If an animal is to be removed, you can replace "OK"
by a reason (e.g. "dead"
, "escaped"
, …).
Then, you can load your data without those animals load_dam_data(metadata[status == "OK"], ...)
.
This practice has the advantage of making it very transparent, why some individuals where excluded.
Also, as stated before, it can easily be reversed.

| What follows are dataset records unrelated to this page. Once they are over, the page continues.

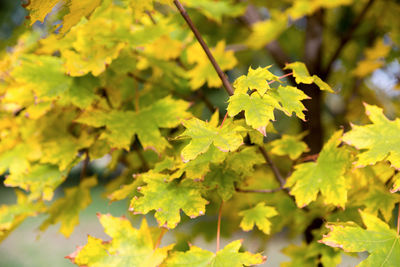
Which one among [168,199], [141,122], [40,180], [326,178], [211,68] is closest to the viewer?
[168,199]

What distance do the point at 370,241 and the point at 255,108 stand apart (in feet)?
1.38

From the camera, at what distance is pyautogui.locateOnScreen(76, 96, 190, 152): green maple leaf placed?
1.06 m

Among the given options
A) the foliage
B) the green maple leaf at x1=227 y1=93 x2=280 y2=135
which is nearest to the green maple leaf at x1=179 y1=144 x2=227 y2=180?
the foliage

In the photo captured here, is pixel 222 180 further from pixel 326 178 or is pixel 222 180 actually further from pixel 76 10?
pixel 76 10

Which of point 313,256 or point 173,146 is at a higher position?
point 173,146

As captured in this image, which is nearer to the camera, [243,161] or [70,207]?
[243,161]

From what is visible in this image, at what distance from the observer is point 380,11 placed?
2150mm

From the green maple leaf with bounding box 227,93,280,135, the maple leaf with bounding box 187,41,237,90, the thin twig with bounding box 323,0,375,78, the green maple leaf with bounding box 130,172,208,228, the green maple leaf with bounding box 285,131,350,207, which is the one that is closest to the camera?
the green maple leaf with bounding box 227,93,280,135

Apply functions when loading
Finaly, we may want to apply a function on the data as it is loaded, in order to preprocess it, saving time. This pre-processing will annotate the data, i.e create new information (new columns) based on the original data. As an example, we can perform a sleep (bouts of immobility of 5 min or more), from our sleepr
package (which you will have installed).
library(sleepr)
<- load_dam(metadata, FUN = sleepr::sleep_dam_annotation)
dt dt
##
## ==== METADATA ====
##
## id file_info region_id
## <fctr> <list> <int>
## 1: 2017-07-01 08:00:00|Monitor11.txt|01 <list[2]> 1
## 2: 2017-07-01 08:00:00|Monitor11.txt|02 <list[2]> 2
## 3: 2017-07-01 08:00:00|Monitor11.txt|03 <list[2]> 3
## 4: 2017-07-01 08:00:00|Monitor11.txt|04 <list[2]> 4
## 5: 2017-07-01 08:00:00|Monitor11.txt|05 <list[2]> 5
## ---
## 188: 2017-07-11 08:00:00|Monitor64.txt|28 <list[2]> 28
## 189: 2017-07-11 08:00:00|Monitor64.txt|29 <list[2]> 29
## 190: 2017-07-11 08:00:00|Monitor64.txt|30 <list[2]> 30
## 191: 2017-07-11 08:00:00|Monitor64.txt|31 <list[2]> 31
## 192: 2017-07-11 08:00:00|Monitor64.txt|32 <list[2]> 32
## experiment_id start_datetime stop_datetime sex
## <char> <POSc> <POSc> <char>
## 1: 2017-07-01 08:00:00|Monitor11.txt 2017-07-01 08:00:00 2017-07-04 M
## 2: 2017-07-01 08:00:00|Monitor11.txt 2017-07-01 08:00:00 2017-07-04 M
## 3: 2017-07-01 08:00:00|Monitor11.txt 2017-07-01 08:00:00 2017-07-04 M
## 4: 2017-07-01 08:00:00|Monitor11.txt 2017-07-01 08:00:00 2017-07-04 M
## 5: 2017-07-01 08:00:00|Monitor11.txt 2017-07-01 08:00:00 2017-07-04 M
## ---
## 188: 2017-07-11 08:00:00|Monitor64.txt 2017-07-11 08:00:00 2017-07-14 F
## 189: 2017-07-11 08:00:00|Monitor64.txt 2017-07-11 08:00:00 2017-07-14 F
## 190: 2017-07-11 08:00:00|Monitor64.txt 2017-07-11 08:00:00 2017-07-14 F
## 191: 2017-07-11 08:00:00|Monitor64.txt 2017-07-11 08:00:00 2017-07-14 F
## 192: 2017-07-11 08:00:00|Monitor64.txt 2017-07-11 08:00:00 2017-07-14 F
## genotype replicate
## <char> <int>
## 1: A 1
## 2: A 1
## 3: A 1
## 4: A 1
## 5: A 1
## ---
## 188: C 2
## 189: C 2
## 190: C 2
## 191: C 2
## 192: C 2
##
## ====== DATA ======
##
## id t activity moving asleep
## <fctr> <num> <int> <lgcl> <lgcl>
## 1: 2017-07-01 08:00:00|Monitor11.txt|01 0 0 FALSE TRUE
## 2: 2017-07-01 08:00:00|Monitor11.txt|01 60 0 FALSE TRUE
## 3: 2017-07-01 08:00:00|Monitor11.txt|01 120 0 FALSE TRUE
## 4: 2017-07-01 08:00:00|Monitor11.txt|01 180 0 FALSE TRUE
## 5: 2017-07-01 08:00:00|Monitor11.txt|01 240 0 FALSE TRUE
## ---
## 737468: 2017-07-11 08:00:00|Monitor64.txt|32 230160 0 FALSE TRUE
## 737469: 2017-07-11 08:00:00|Monitor64.txt|32 230220 0 FALSE TRUE
## 737470: 2017-07-11 08:00:00|Monitor64.txt|32 230280 0 FALSE TRUE
## 737471: 2017-07-11 08:00:00|Monitor64.txt|32 230340 0 FALSE TRUE
## 737472: 2017-07-11 08:00:00|Monitor64.txt|32 230400 0 FALSE TRUE
As you can see, we now have additional columns in the data.